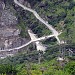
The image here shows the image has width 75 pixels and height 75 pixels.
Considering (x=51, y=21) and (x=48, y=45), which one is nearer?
(x=48, y=45)

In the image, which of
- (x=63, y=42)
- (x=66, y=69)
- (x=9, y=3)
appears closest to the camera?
(x=66, y=69)

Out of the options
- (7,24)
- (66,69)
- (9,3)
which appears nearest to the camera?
(66,69)

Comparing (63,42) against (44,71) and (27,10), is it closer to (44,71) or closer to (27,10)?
(27,10)

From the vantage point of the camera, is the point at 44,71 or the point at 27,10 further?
the point at 27,10

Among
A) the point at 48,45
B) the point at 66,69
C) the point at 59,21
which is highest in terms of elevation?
——————————
Aim
Copy all of the records above word for word, leaving out the pictures.

Written solution
The image here shows the image has width 75 pixels and height 75 pixels.
Considering (x=51, y=21) and (x=48, y=45), which one is nearer?
(x=48, y=45)

In the image, which of
- (x=63, y=42)
- (x=66, y=69)
- (x=9, y=3)
appears closest to the camera?
(x=66, y=69)

Out of the options
- (7,24)
- (66,69)
- (9,3)
which appears nearest to the camera?
(66,69)

Comparing (63,42) against (44,71) and (27,10), is it closer to (44,71) or closer to (27,10)?
(27,10)

From the vantage point of the camera, is the point at 44,71 or the point at 27,10 further?
the point at 27,10

Among
A) the point at 48,45
B) the point at 66,69
C) the point at 59,21
which is highest in terms of elevation?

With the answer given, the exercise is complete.